A Paris, j’aime les restaurants qui racontent une histoire et, par-dessus tout, les brasseries et les petites tables chaleureuses de quartier. Au Pied de fouet, rue de Babylone, longtemps, les habitués ont eu leur serviette avec leur rond. Quand j’habitais chez notre grand-mère dans le 17ème nous marchions souvent du métro Courcelles au palais des Congrès. Place des Ternes, nous passions devant la brasserie La Lorraine, vénérable institution fondée en 1919. Je regrette que nous n’y soyons jamais allées ensemble.La mamie des enfants prend ses quartiers chez Lipp quand elle séjourne à Paris.

Mardi, gare de Bercy, le train part avec une heure de retard. Paris s’éloigne. Je ne me dis pas que je rentre chez moi mais je sais que je suis désormais attachée à la maison et au plateau.  La brume enveloppe la forêt encore feuillue. Fantôme se stabilise avant d’être à nouveau si mal que, samedi, j’appelle le vétérinaire pour savoir comment on peut l’aider à partir. Le soir, il est derrière la porte quand nous revenons d’un concert de poche. Le dimanche matin, quand il me voit enfiler mes chaussures, il me fait clairement comprendre qu’il a envie de m’accompagner. Le plateau est prisonnier du givre qui scintille dans le soleil. Fantôme est comme moi. Il aime par-dessus tout les temps froid et sec. A nouveau, l’espoir renait. Cette nuit, il a encore été malade. Il a faim, très faim mais nous sommes obligés de le rationner. Ce matin, il a voulu aller manger les miettes de pain que je jette sur la terrasse pour les oiseaux. Il a perdu dix kilos. Je lui ai enfilé un pull en mohair bleu pour qu’il ait le haut du corps protégé du froid piquant.

Le feu crépite. Les santons sont sages. Fantôme respire paisiblement. Le chat dort à l’étage. Notre maman, sur la route, doit se rapprocher de Lyon. La voiture était pleine. A l’arrière, un petit sapin et les cadeaux de Noël que nous lui avons confiés pour que Fantôme, lundi, ait le plus de place possible dans la voiture. Dix ans que nous attendons d’être à nouveau réunis dans la bonne et vieille maison de Pont. Elle n’a pas été ouverte depuis la fin septembre. La vieille chaudière est capricieuse et aime à s’éteindre quand le mistral souffle. Dans l’escalier, la température est glaciale. Autrefois, nous faisions du feu dans l’entrée et mettions des marrons à griller dans une large poêle.

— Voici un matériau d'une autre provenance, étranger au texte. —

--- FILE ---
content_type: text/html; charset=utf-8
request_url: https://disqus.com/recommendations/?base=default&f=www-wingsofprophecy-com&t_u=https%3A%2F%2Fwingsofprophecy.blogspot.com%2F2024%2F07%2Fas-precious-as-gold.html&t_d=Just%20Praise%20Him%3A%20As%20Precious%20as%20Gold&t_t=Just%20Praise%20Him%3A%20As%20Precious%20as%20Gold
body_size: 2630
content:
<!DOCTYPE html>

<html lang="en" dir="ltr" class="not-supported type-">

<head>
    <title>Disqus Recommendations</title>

Cette chronique est l’avant-dernière de l’année 2022. A mon retour, je vous raconterai notre séjour gardois et vous inviterai à revisiter cette année pour retrouver les meilleurs moments. Je vous souhaite de passer un joyeux Noël avec ou sans sapin, avec ou sans cadeau, avec ou sans lumière clignotante, avec ou sans des repas festifs mais avec beaucoup de joie et d’amour dans le coeur. Je partage avec vous cette très jolie phrase que Bénédicte depuis Chambéry sous la neige m’a écrite et qui me fait penser à du Christian Bobin: « Dieu écrit droit avec des lignes courbes ».